Billy Wilder: Double Indemnity


The USPS recently issued a set of four stamps honoring great film directors and the films for which they are most remembered. The four selected are: John Ford (The Searchers), John Huston (The Maltese Falcon), Frank Capra (It Happened One Night), and Billy Wilder (Some Like It Hot). We shall explore the lives and work of these directors. In this post LR Simon discusses The Double Indemnity (1944).


James M. Cain’s 1935 novella Double Indemnity centers on a murder plot by a woman (Phyllis Dietrichson, played by Barbara Stanwyck) and an insurance agent (Walter Neff, played by Fred MacMurray) with whom she has an extramarital affair. They meet when Neff makes a house call for a routine renewal of an automobile insurance policy. Dietrichson asks him how she could take out an insurance policy on her husband without his knowledge; he realizes she’s plotting murder and wants nothing to do with it. She shows up at his apartment and persuades him to help her. He goes along with the plot, beginning with getting Mr. Dietrichson to sign an insurance policy that includes a double indemnity clause that doubles the insurance payout for accidental death.

The complicated plot is handled deftly by co-writers Billy Wilder and Raymond Chandler. Wilder and Chandler had a prickly relationship during the writing of the screenplay. Chandler had assumed that he would write the screenplay alone, and asked for a sample script for use as a formatting reference. Wilder thought the result was largely unusable with the exception of some lines of dialogue, and explained that they would have to work together. Wilder considered the collaboration to be helpful and that “[w]hat we were doing together had real electricity”. He considered Chandler a great writer, but not a great screenwriter. Chandler’s view of Wilder was considerably less charitable.
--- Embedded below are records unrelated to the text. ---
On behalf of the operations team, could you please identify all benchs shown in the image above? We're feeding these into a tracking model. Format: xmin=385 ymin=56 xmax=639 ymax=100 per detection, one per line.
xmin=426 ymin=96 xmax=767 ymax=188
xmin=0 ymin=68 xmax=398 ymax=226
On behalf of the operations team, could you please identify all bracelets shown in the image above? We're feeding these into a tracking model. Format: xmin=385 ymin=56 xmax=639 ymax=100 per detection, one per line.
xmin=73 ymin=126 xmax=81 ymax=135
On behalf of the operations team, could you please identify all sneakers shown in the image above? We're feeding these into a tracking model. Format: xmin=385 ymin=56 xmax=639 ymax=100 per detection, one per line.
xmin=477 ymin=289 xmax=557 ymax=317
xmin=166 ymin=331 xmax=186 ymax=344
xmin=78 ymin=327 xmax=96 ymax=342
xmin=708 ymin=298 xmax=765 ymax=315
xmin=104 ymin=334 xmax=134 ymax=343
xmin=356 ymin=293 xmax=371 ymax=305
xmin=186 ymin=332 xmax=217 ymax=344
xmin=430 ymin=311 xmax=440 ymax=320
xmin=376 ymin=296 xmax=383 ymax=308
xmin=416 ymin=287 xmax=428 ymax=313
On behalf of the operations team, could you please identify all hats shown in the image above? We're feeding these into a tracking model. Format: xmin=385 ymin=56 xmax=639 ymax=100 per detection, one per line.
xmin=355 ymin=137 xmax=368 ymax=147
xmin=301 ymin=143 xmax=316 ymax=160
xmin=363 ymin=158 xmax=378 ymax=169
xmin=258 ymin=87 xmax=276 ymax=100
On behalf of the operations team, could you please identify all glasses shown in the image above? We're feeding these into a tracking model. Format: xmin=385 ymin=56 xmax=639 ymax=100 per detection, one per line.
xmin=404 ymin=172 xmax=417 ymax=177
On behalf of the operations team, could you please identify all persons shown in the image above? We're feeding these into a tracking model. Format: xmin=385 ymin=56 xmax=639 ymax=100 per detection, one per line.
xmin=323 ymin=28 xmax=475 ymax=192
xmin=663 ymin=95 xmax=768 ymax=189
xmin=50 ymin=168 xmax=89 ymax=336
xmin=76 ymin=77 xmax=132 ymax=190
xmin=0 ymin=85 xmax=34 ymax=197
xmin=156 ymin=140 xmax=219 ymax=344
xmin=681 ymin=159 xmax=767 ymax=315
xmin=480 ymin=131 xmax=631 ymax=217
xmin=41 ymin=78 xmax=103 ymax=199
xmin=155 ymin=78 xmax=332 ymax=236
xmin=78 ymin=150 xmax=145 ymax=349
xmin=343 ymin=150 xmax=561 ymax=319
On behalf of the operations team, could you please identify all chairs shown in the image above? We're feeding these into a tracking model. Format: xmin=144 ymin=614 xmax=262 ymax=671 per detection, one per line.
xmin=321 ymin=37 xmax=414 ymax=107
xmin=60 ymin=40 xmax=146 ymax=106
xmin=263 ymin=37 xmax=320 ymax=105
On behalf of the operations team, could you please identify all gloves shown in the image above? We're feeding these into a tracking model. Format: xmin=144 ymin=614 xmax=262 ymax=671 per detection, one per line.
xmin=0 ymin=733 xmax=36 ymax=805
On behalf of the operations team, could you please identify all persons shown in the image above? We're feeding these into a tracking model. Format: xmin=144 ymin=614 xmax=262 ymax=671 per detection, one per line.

Double Indemnity drew great interest from several studios shortly after its publication, but when Joseph Breen of the Hays Office sent a message to the studios that the nature of the characters and plot would render the story unfilmable, all offers on the story were withdrawn. Of concern to the Hays Office were plot elements dealing with adultery, depicting the method of committing a murder, and the original ending, which involved the two main characters committing suicide. When Wilder took on the task of adapting the story to film, he altered the story to have Neff sent to the gas chamber for murdering Dietrichson and conspiring with her to murder her husband. The Hays Office considered the gas chamber scene too gruesome to pass muster with the local censorship boards; Wilder realized, however, that the film really ended at the familiar scene at the elevator, with Neff dying in colleague and mentor Barton Keyes’ (Edward G. Robinson) arms.